Graham, Cynthia, Stone, Nicole, Bremner, Stephen A, Mcgrath, Nuala, Bedford, Rowena D, Brown, K., Newby, Katie, Clarke, A., Jackson, L., Morrison, Leanne, Nadarzynski, Tomasz and To, Ye (2026) Conducting a randomised controlled trial of a sexual health intervention during the COVID-19 pandemic: lessons learned. International Journal of STD & AIDS. (doi:10.1177/09564624261432787).
Abstract
Sexually transmitted infections (STIs) pose a significant public health challenge and correct and consistent condom use is the most effective means of reducing STI transmission. We adapted the Kinsey Institute Home-Based Intervention Strategy (Kl-HIS)1 to promote condom use among young men aged 16-25 years in England. We developed and feasibility tested two intervention delivery models: face-to-face (ProHIS2) and digital-only (eHIS3). Funded by the Public Health Research Programme of the National Institute for Health and Care Research (NIHR), we conducted a randomised controlled trial (RCT) to test whether the intervention, delivered by either ProHIS or eHIS, would be effective compared to usual condom information and distribution care offered by the National Health Service (NHS).4 The trial was a three-arm parallel-group RCT (1:1:1 allocation, two intervention arms vs. usual care) with baseline measurement, monthly follow-up questionnaires, and up to three STI screening points (baseline, 6 months, and 12 months). Participants had to be aged between 16–25 years, have a penis, be a UK resident, and be at self-identified risk of STIs (e.g. reported condom use errors or condomless sex (anal/vaginal) with a casual or new sexual partner in the past 3 months). The primary outcome was Chlamydia trachomatis test (CT) positivity; secondary outcomes were frequency of condomless sex, reported condom use errors and problems, and condom use attitudes and behaviours. The trial was powered at 90% to detect a reduction in positivity rates from 11% (observed among men aged 15–24 years in U.K. national screening4 to 6% at 6 months post-randomisation. For details of the intervention, see Stone et al.3,5
The trial required recruitment of individuals from NHS sexual health clinics4; our original target sample was 2231. Healthcare staff were trained to identify and enrol participants, deliver the intervention/usual care arms, and collect and process samples (urine and swabs) for on-site CT screening. The recruitment strategy and eligibility criteria were carefully tailored to target individuals at the highest risk of CT.1 Eight recruitment sites were established with the assistance of a Clinical Research Network (CRN): sexual health services in seven NHS trusts and one university health centre.

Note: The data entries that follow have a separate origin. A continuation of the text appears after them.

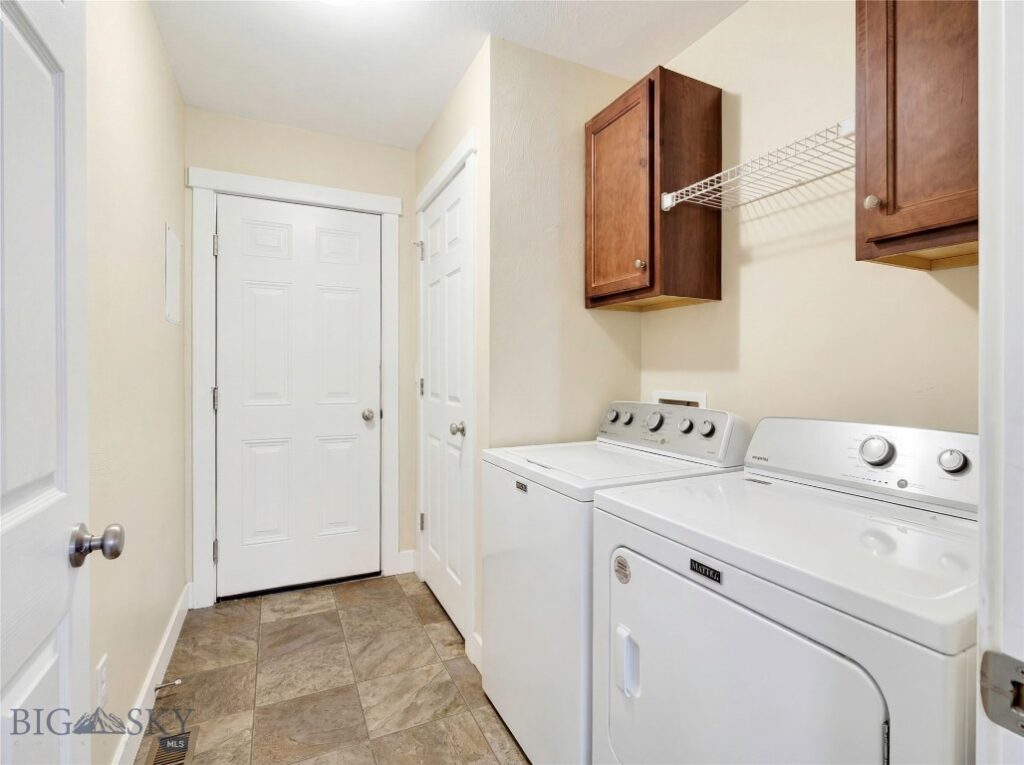 2217 Sturnella Lane, Belgrade MT 59714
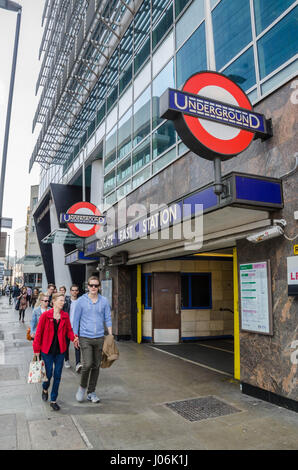 Une entrée / sortie sur la station de métro Aldgate East. Banque D'Images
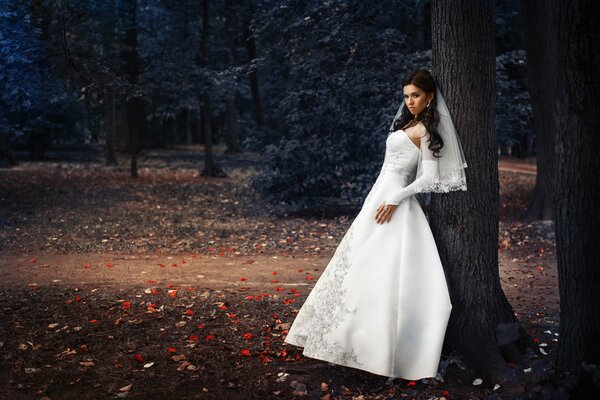 Mariée dans le parc près de l arbre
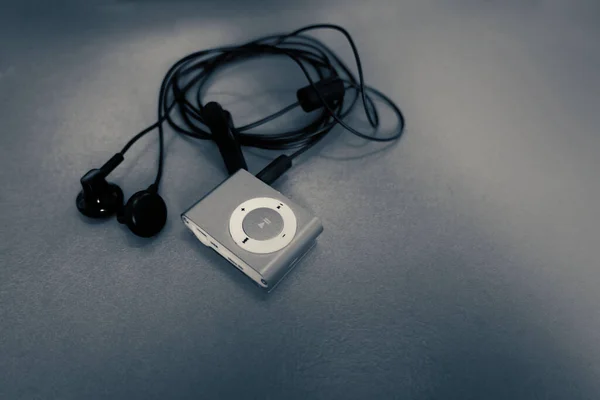 Mp3 Player Small Talk Earphone Wooden Desk Dark Tone — Stock Photo, Image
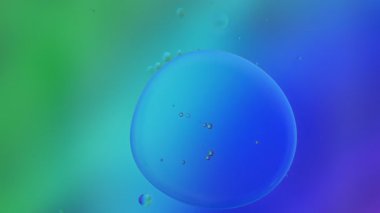 Soyut Renkli Organik Gıda Yağı Su yüzeyine Baloncuk Düşürdü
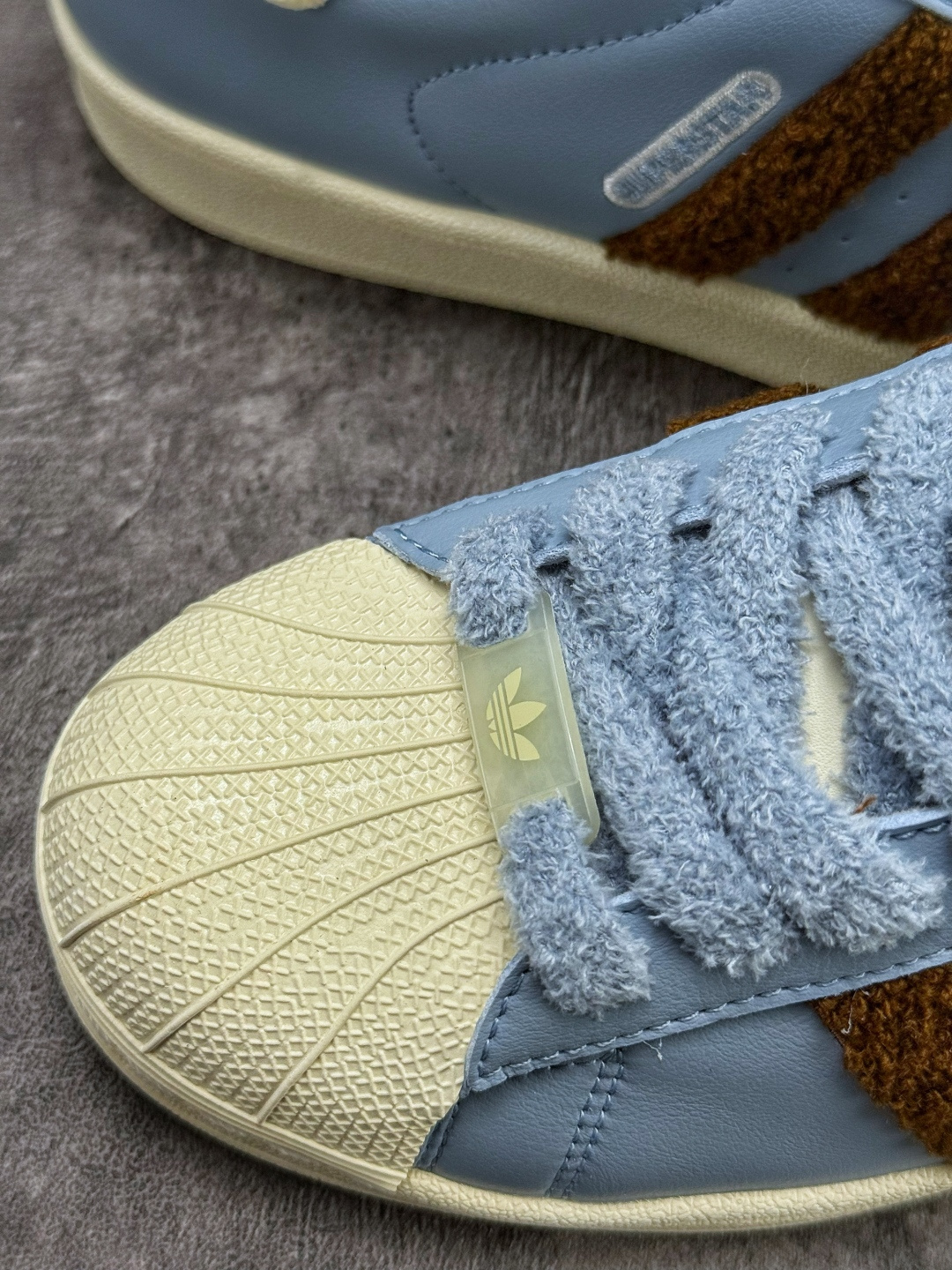 Adidas Originals Superstar 蓝棕 JR6987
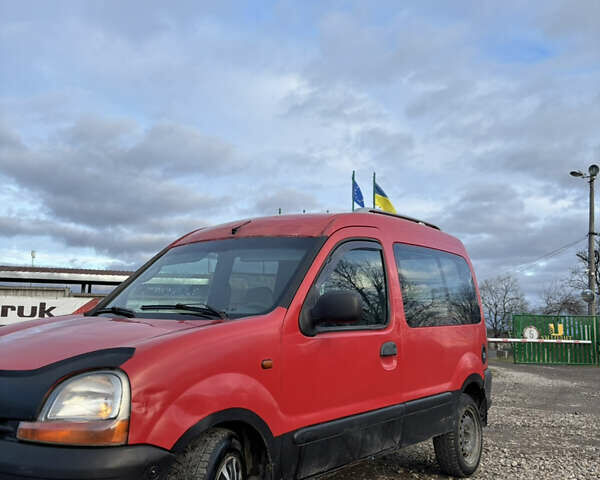 Красный Рено Кенгу, объемом двигателя 1.2 л и пробегом 340 тыс. км за 2400 $, фото 1 на Automoto.ua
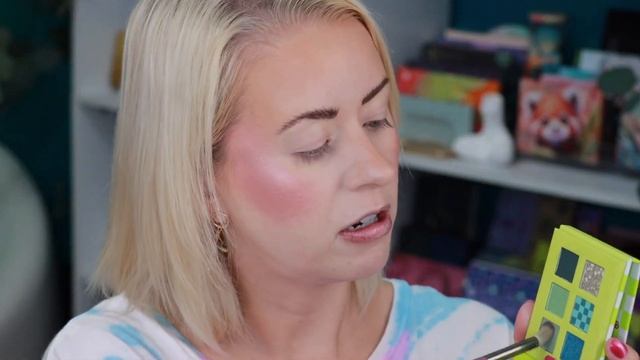 TRYING NEW ESSENCE MAKEUP | FULL FACE $8 OR LESS | Steff's Beauty Stash смотреть онлайн
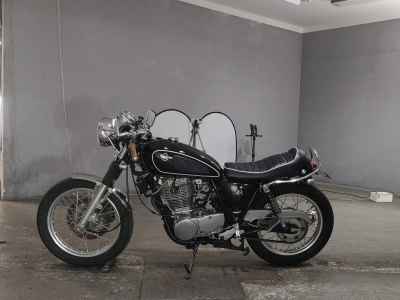 Yamaha SR400 2011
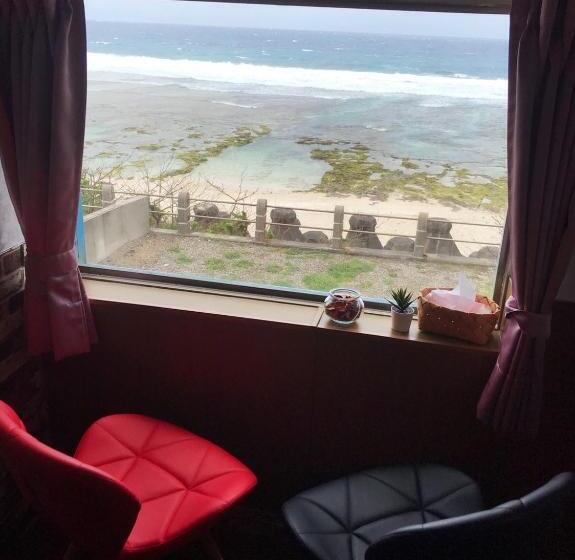 تختخواب و صبحانه 海人生海景民宿cest La Vie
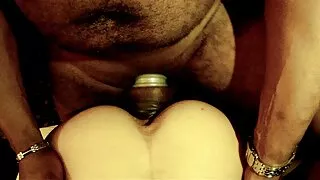 Kangelasearmastajal on seksuaalsuhted noore naisega. lesbianas sexo free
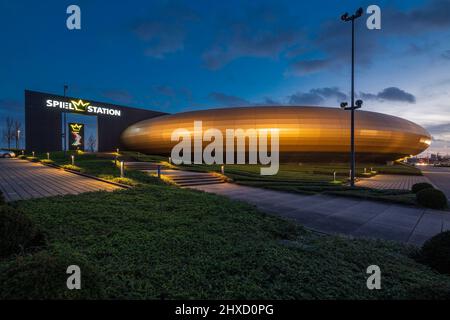 STAZIONE DI GIOCO presso il centro commerciale Westfield CENTRO a Oberhausen-Neue Mitte, intrattenimento, serata, ora blu, illuminazione, Oberhausen, zona della Ruhr, Renania settentrionale-Vestfalia Foto Stock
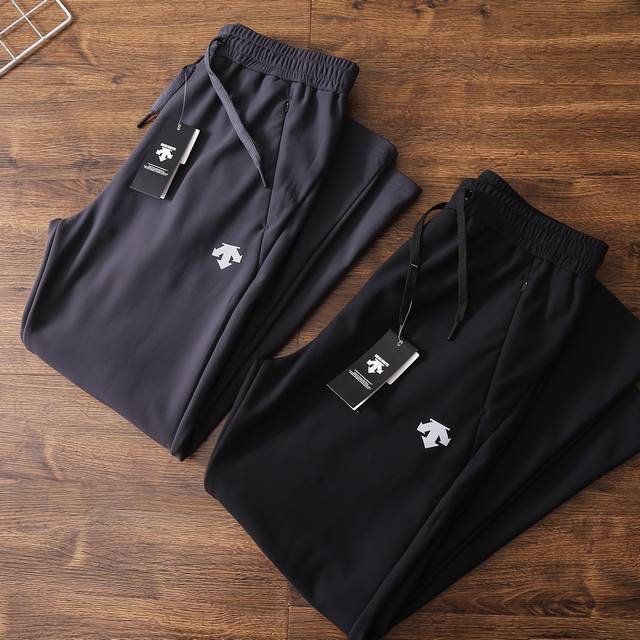 More detailed pictures! Descente Premium Selection ~ Woven Nylon Fabric High-Dra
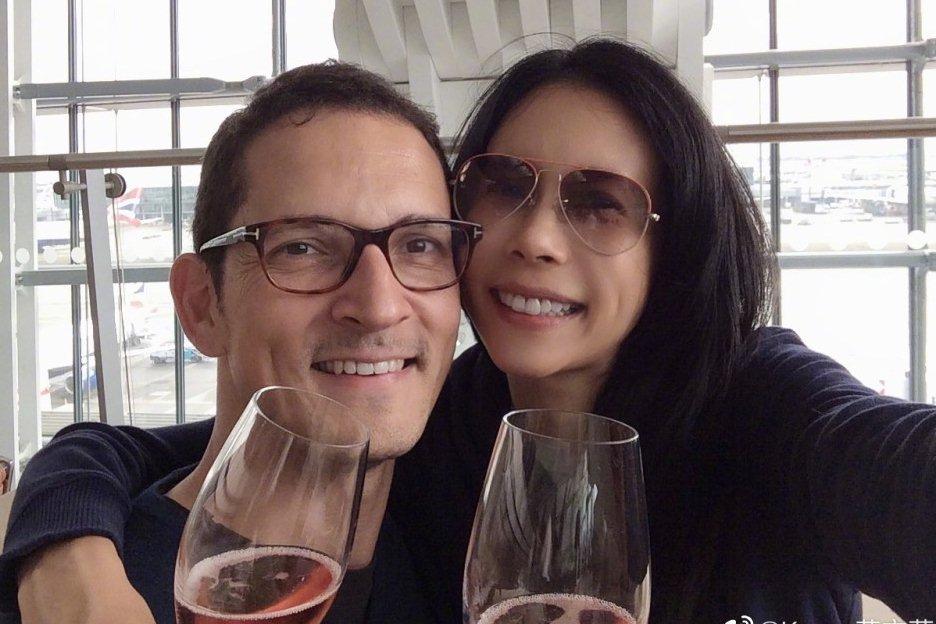 Hôn nhân 10 năm không con cái của Mạc Văn Úy và chồng Tây-3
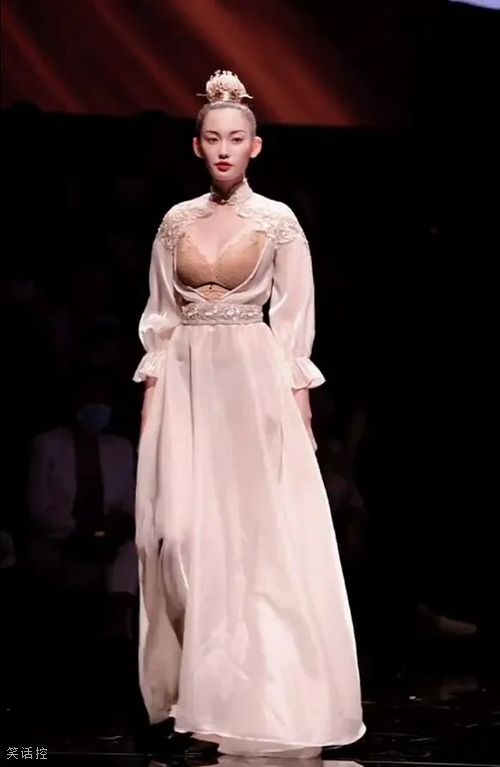 你这模特,衣服穿反了都不知道! 你这模特,衣服穿反了都不知道!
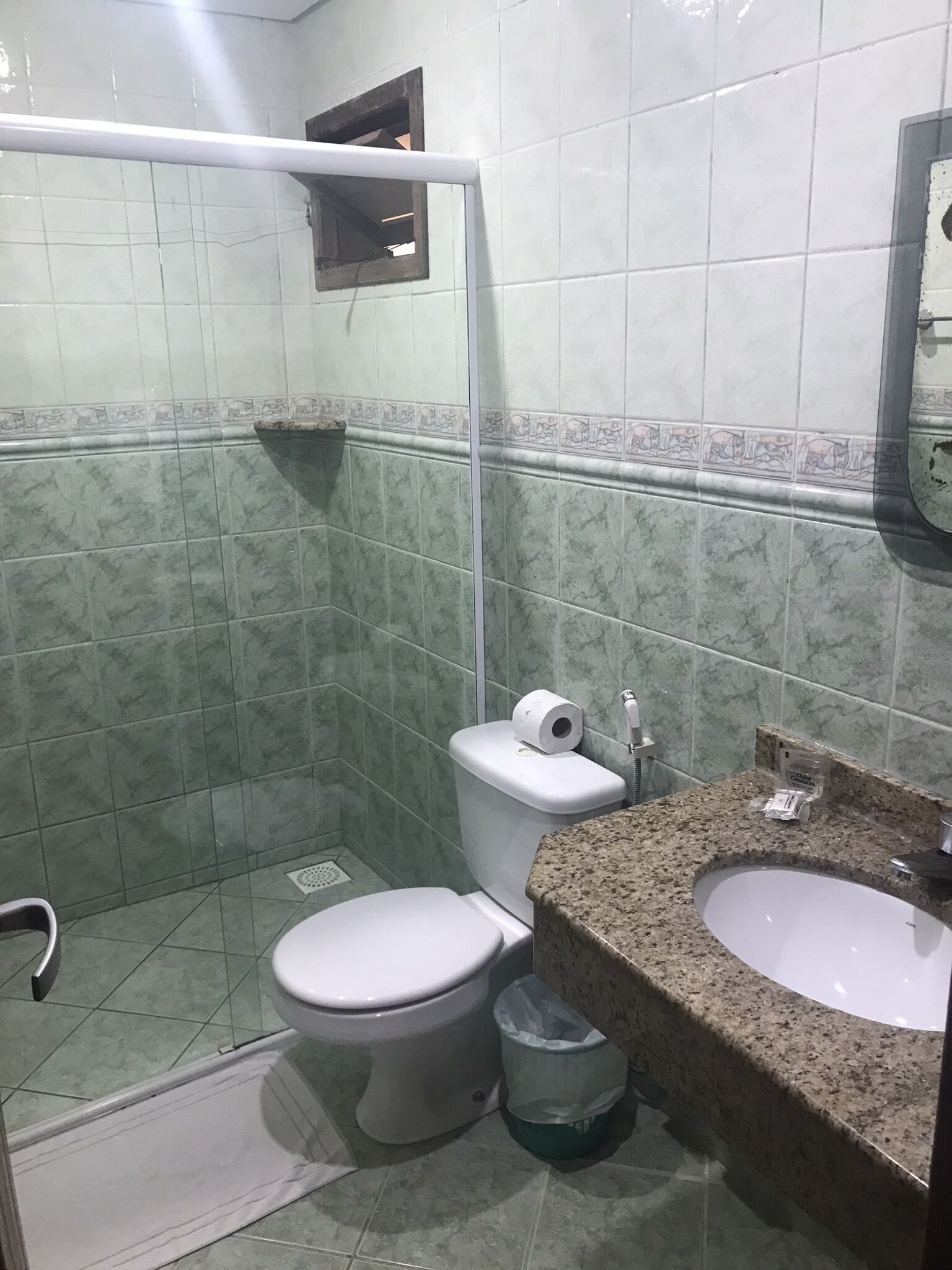 Candeias Basfak Praia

The HIS-UK trial opened to recruitment in one site on March 13, 2020. The first UK lockdown began on March 23, 2020 (see timeline-lockdown-social (instituteforgovernment.org.uk). On March 30, in line with NIHR guidance, recruitment was halted. Most sexual health clinics changed their working patterns; some staff were considered to be at high risk of contracting COVID and required to work from home, others were redeployed to other clinical areas. A UK outbreak of Mpox in May 20226 further took up clinic staff time, particularly in London. Open clinics operated with a smaller number of staff. Clinics changed to telephone triaging all patients, offering telemedicine consultations, only seeing patients face-to-face if essential, and advising patients with no symptoms to order self-sampling STI kits via web-based services.
In June 2021, recruitment for our trial resumed with a revised protocol reflecting post-COVID NHS working directives, specifically a reduction in direct clinical contact time with trial participants, and increased provision of remote research participation and care delivery. NHS Trusts prioritized studies on COVID and Mpox. Later in 2021, restarting other research was dependent on local situations and capacity.